BOBBY JENKS on being the pitcher for the final out of a World Series win: “It’s like a silence that comes over you…everything goes numb. You’re in this moment where you know what just happened, but you don’t want to believe it just happened…that it’s actually over, but you know it’s real at the same time. You can hear in the background this fading…everybody…the excitement, but there’s the silence over you. It’s almost like a build-up and everyone starts collecting on the mound and it’s just a giant roar…it’s an incredible feeling.”
KENNY WILLIAMS on the final out: “For me, it was a deep breath and then my attention went right to Jerry (Reinsdorf) and I think I watched him from the time of the last pitch to the time we went down to the tunnels. I watched him because he was…he was like a little kid, and I promised him we’re going to get this done.
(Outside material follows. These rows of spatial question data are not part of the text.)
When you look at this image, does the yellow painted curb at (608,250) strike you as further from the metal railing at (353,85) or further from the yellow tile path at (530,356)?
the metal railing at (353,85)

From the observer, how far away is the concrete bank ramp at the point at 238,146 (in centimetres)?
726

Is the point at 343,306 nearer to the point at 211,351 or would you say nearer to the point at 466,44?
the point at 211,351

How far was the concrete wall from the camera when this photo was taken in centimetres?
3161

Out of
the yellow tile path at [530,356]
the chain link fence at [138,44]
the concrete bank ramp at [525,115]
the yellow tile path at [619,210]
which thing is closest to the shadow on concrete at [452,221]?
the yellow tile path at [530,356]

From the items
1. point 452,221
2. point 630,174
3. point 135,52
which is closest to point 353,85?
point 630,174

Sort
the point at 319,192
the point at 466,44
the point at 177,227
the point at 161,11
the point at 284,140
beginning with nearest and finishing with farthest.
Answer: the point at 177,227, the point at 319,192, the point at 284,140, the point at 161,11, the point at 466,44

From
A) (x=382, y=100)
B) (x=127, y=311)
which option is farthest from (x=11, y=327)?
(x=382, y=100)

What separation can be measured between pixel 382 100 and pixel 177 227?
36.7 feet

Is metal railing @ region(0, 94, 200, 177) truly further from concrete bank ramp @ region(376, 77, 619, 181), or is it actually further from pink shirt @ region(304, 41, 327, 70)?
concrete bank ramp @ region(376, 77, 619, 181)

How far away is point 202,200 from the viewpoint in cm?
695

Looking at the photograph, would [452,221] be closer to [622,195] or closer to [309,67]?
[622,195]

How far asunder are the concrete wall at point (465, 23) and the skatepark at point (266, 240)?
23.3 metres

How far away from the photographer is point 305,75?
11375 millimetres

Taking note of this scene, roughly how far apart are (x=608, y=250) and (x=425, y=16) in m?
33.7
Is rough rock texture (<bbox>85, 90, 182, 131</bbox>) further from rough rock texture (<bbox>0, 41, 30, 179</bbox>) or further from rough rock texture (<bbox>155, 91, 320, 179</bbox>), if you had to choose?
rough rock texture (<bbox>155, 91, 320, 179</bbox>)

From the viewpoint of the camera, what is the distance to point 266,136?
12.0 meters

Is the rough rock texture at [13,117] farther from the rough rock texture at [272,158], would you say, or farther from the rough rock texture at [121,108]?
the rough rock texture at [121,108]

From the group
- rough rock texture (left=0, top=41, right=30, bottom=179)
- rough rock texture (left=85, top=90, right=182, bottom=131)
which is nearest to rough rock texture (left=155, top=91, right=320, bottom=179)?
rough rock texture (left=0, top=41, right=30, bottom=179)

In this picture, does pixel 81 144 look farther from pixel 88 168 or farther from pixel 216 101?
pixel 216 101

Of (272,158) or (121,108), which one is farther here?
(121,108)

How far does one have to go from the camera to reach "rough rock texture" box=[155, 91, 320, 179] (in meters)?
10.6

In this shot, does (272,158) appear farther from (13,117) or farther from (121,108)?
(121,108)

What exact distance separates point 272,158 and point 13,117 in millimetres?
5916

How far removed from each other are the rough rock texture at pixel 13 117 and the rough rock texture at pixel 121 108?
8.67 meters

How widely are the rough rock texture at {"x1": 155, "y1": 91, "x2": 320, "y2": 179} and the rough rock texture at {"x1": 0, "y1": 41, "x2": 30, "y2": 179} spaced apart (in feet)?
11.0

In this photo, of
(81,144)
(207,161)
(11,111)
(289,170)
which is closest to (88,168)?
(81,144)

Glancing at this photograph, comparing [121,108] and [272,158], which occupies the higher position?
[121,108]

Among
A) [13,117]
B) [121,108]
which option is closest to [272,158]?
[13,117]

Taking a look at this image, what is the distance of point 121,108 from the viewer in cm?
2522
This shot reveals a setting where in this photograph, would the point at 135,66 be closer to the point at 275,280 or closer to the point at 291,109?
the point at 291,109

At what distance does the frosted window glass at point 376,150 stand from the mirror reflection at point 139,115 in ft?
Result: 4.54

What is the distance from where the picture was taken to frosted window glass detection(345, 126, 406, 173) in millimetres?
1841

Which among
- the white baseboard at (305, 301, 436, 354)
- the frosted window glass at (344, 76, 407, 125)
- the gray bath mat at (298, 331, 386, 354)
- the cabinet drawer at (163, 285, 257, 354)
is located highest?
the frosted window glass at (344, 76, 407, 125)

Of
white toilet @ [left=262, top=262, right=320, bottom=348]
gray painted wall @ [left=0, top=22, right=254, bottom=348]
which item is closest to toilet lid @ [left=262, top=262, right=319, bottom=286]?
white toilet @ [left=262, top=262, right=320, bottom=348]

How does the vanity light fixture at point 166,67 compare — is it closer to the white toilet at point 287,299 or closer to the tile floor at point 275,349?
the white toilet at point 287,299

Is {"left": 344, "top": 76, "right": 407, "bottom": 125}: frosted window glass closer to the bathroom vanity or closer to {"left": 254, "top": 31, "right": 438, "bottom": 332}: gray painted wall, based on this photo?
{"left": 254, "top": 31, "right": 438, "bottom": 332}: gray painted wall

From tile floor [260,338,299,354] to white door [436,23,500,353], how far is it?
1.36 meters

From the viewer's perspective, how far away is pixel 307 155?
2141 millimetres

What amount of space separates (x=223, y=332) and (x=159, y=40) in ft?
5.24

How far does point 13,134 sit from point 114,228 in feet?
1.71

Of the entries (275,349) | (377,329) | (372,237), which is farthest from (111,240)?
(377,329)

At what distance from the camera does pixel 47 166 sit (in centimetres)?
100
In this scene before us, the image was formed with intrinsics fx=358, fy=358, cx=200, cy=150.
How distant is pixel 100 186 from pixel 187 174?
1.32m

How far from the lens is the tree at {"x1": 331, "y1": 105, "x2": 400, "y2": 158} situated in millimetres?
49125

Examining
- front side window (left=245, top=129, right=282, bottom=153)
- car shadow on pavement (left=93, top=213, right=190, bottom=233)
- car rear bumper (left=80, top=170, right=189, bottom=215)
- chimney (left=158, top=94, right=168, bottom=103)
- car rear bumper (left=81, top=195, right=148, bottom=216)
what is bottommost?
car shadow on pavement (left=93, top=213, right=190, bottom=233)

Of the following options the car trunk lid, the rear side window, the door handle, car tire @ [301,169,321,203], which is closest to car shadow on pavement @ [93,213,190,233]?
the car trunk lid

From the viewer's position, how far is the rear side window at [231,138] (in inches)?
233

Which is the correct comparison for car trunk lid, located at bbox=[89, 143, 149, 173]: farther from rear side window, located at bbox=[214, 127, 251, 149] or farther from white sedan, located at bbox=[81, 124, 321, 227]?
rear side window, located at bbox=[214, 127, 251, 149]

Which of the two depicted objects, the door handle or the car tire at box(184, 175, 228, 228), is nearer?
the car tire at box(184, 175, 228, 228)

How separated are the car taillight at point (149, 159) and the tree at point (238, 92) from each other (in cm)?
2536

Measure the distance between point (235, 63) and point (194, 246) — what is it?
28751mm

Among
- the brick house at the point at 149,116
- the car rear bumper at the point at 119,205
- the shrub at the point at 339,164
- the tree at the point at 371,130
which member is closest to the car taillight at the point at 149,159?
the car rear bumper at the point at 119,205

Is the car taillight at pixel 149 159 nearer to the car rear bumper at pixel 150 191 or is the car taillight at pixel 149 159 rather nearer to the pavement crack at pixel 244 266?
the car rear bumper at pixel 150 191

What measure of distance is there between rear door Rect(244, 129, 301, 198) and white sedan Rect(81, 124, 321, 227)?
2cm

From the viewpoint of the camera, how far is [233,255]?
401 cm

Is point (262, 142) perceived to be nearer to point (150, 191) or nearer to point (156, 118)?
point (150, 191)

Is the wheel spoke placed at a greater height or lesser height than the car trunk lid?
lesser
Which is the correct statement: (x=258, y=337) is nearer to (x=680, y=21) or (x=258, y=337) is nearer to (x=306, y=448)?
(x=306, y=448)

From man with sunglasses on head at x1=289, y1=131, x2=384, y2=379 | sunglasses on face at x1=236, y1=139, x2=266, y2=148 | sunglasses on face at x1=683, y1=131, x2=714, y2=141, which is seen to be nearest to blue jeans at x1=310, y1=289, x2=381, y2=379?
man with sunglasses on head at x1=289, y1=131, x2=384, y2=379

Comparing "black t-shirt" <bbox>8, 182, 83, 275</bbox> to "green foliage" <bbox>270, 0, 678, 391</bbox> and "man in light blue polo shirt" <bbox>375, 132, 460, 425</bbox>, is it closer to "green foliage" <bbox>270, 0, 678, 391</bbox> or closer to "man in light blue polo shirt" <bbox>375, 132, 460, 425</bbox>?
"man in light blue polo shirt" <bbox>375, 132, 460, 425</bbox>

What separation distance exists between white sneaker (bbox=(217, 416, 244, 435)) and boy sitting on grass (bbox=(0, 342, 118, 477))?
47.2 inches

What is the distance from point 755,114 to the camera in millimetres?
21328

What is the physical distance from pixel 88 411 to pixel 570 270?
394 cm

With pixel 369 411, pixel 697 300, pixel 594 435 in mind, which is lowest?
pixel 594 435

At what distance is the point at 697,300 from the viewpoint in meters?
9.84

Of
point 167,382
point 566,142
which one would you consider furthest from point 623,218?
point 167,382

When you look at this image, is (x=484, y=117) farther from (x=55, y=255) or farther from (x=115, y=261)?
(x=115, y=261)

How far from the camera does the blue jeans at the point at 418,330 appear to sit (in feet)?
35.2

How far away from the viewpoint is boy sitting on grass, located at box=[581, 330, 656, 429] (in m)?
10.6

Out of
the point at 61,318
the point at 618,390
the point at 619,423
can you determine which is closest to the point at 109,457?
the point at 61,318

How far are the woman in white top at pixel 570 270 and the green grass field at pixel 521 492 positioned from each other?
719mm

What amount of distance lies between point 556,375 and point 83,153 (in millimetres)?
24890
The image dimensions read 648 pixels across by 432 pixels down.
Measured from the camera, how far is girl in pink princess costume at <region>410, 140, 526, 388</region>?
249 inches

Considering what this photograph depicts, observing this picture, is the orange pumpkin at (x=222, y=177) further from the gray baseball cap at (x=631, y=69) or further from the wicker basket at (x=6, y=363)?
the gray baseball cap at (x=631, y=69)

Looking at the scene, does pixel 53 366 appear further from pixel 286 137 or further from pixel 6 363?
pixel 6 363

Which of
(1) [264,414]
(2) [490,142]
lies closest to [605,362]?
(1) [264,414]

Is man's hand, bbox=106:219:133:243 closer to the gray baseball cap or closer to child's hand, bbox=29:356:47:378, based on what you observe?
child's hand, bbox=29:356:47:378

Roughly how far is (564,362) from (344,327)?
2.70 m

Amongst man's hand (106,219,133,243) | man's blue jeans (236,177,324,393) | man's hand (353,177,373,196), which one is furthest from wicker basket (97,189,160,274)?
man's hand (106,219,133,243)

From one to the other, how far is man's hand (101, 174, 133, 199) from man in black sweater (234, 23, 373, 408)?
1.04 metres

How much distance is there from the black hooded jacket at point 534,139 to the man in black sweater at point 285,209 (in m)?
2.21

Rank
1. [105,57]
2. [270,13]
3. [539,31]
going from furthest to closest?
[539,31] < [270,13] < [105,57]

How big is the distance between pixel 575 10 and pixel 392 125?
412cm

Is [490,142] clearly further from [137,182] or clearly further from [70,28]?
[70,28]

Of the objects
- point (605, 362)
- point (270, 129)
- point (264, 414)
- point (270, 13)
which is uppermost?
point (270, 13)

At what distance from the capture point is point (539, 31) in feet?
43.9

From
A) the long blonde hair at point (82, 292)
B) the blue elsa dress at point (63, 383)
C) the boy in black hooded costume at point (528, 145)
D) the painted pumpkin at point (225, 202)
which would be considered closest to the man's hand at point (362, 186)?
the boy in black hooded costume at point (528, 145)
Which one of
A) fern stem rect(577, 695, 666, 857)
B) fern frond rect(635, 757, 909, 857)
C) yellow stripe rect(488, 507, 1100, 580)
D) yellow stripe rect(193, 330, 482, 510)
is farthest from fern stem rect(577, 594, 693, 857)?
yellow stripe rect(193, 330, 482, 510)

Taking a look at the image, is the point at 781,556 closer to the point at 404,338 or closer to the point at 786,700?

So to see that come to fruition and to see he and his family, how they celebrated and the weight I think finally being off him, it was just very gratifying…beyond gratifying…I don’t have a word to describe that.”
JERRY REINSDORF on his raw emotion of the final out: “It was a deep breath, that’s what it was. Even up three games to nothing, it could happen. The year before, the Red Sox had come back from three nothing. It could happen. For a moment, it was a feeling of disbelief. The Chicago White Sox have won the World Series after 88 years?! It was amazing. It was just an amazing feeling and we were all up, all night long, celebrating.”
OZZIE GUILLEN on when he truly realized they won the World Series: “I hate to fly. I don’t like to fly and I fly every other day. Coming down to Chicago, the (flight) captain always wanted me to come and see the landing. I ain’t going to do that! My family is here now! So, we were landing and the captain called one of the stewardesses and said ‘just bring Ozzie…just to see this.’ He flew around Midway Airport and I saw the line and I saw the people in the street. Then I just…then I couldn’t stop crying…that was when I realized what we did.”
PAUL KONERKO on when he decided to give the final out World Series ball to Jerry Reinsdorf at the downtown parade/rally: “Probably sometime after Game 3. Again, you don’t want to start thinking ahead because it seems like in sports and in baseball, every time you’re like ‘we’re going to win this game,’ then it doesn’t happen. So, you try to keep your thoughts away from those things, but I certainly knew before Game 4. I’d given (the final ball) to the starting pitcher in the divisional series clincher and the ALCS, so those had all gone to the winning pitcher of those games. But, I knew for that one, it should go to Jerry.”
JERRY REINSDORF on receiving the final out World Series ball from Konerko: “I almost lost it when he gave me the ball, it was never on my mind. Then, when he called me up and gave me the ball, I really came very, very close to being overly emotional. I was emotional enough as it was. If you take out the birth of children and getting married, certainly, yeah, that was my number one moment with the White Sox. Baseball is the one sport that ties generations together. We were able to give everybody that wonderful feeling. That was the best part of it.”
PAUL KONERKO on the legacy of being a part of the first team in Chicago to win a World Series in 88 years: “It’s probably a good thing we didn’t know how much was at stake for people around here because we might have played tight. We might not have done it. You’re talking about serious things with people dying and families and all these things that made the connections with them…their fathers and their mothers…it’s pretty heavy stuff. I’m definitely proud that I was on that team. Everybody on that team will always have that place here. It could be 50 years from now, 100 years from now, but that team is the first one that brought it back after that many years.”